-- start of Stored data --
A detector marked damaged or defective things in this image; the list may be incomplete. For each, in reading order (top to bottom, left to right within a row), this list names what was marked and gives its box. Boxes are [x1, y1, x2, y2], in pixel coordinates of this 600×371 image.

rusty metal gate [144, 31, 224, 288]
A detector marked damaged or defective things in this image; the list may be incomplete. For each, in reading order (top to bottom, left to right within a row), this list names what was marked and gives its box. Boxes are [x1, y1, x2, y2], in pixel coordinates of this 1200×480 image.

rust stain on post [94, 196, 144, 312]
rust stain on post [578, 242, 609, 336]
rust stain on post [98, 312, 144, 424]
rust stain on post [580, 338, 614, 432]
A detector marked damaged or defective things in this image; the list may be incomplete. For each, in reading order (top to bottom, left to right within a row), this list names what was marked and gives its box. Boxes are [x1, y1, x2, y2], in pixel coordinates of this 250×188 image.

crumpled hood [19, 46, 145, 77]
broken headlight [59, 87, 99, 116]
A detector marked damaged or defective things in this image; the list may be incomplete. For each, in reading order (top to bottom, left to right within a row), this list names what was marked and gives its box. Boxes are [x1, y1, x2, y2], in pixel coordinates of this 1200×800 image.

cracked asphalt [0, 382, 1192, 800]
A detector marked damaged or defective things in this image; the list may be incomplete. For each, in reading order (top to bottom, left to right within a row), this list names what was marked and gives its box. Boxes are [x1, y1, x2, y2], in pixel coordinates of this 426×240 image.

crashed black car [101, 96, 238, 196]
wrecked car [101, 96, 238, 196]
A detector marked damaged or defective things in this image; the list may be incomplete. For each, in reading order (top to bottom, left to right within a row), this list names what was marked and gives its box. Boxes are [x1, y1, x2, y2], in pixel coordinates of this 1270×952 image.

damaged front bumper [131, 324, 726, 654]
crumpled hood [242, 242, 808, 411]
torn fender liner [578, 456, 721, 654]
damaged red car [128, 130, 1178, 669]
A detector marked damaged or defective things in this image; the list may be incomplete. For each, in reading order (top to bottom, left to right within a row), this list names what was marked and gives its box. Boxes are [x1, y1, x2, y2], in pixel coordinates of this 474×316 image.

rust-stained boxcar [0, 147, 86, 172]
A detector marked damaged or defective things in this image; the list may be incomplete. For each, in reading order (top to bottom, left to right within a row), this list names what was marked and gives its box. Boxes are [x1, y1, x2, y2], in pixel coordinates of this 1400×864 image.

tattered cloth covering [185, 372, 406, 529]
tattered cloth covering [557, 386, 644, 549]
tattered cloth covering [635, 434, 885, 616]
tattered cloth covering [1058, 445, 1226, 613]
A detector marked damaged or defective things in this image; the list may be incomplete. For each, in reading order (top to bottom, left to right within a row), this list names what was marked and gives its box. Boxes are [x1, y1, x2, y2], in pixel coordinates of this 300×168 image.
-- end of Stored data --
• Task
Reproduce all of the material above word for word, keeping every line in its original order.

• Reply to the task
A detector marked damaged or defective things in this image; the list may be incomplete. For each, in reading order (top to bottom, left to right within a row), this list names what was marked and gives its box. Boxes are [x1, y1, x2, y2], in pixel coordinates of this 600×371 image.

rusty metal gate [144, 31, 224, 288]
A detector marked damaged or defective things in this image; the list may be incomplete. For each, in reading order (top to bottom, left to right within a row), this list names what was marked and gives its box. Boxes are [x1, y1, x2, y2], in pixel coordinates of this 1200×480 image.

rust stain on post [94, 196, 144, 312]
rust stain on post [578, 242, 609, 336]
rust stain on post [98, 312, 144, 424]
rust stain on post [580, 338, 614, 432]
A detector marked damaged or defective things in this image; the list may be incomplete. For each, in reading order (top to bottom, left to right within a row), this list names what was marked and gives its box. Boxes are [x1, y1, x2, y2], in pixel coordinates of this 250×188 image.

crumpled hood [19, 46, 145, 77]
broken headlight [59, 87, 99, 116]
A detector marked damaged or defective things in this image; the list may be incomplete. For each, in reading order (top to bottom, left to right within a row), this list names what was marked and gives its box. Boxes are [x1, y1, x2, y2], in pixel coordinates of this 1200×800 image.

cracked asphalt [0, 382, 1192, 800]
A detector marked damaged or defective things in this image; the list may be incomplete. For each, in reading order (top to bottom, left to right within a row), this list names what was marked and gives its box. Boxes are [x1, y1, x2, y2], in pixel coordinates of this 426×240 image.

crashed black car [101, 96, 238, 196]
wrecked car [101, 96, 238, 196]
A detector marked damaged or defective things in this image; the list may be incomplete. For each, in reading order (top to bottom, left to right within a row), this list names what was marked and gives its box. Boxes are [x1, y1, x2, y2], in pixel coordinates of this 1270×952 image.

damaged front bumper [131, 324, 726, 654]
crumpled hood [242, 242, 808, 411]
torn fender liner [578, 456, 721, 654]
damaged red car [128, 130, 1178, 669]
A detector marked damaged or defective things in this image; the list may be incomplete. For each, in reading order (top to bottom, left to right within a row), this list names what was marked and gives its box. Boxes are [x1, y1, x2, y2], in pixel coordinates of this 474×316 image.

rust-stained boxcar [0, 147, 86, 172]
A detector marked damaged or defective things in this image; the list may be incomplete. For each, in reading order (top to bottom, left to right within a row), this list names what was marked and gives its box. Boxes are [x1, y1, x2, y2], in pixel coordinates of this 1400×864 image.

tattered cloth covering [185, 372, 406, 529]
tattered cloth covering [557, 386, 644, 549]
tattered cloth covering [635, 434, 885, 616]
tattered cloth covering [1058, 445, 1226, 613]
A detector marked damaged or defective things in this image; the list may be incomplete. For each, in reading order (top to bottom, left to right within a row), this list names what was marked and gives its box. Boxes are [x1, y1, x2, y2], in pixel coordinates of this 300×168 image.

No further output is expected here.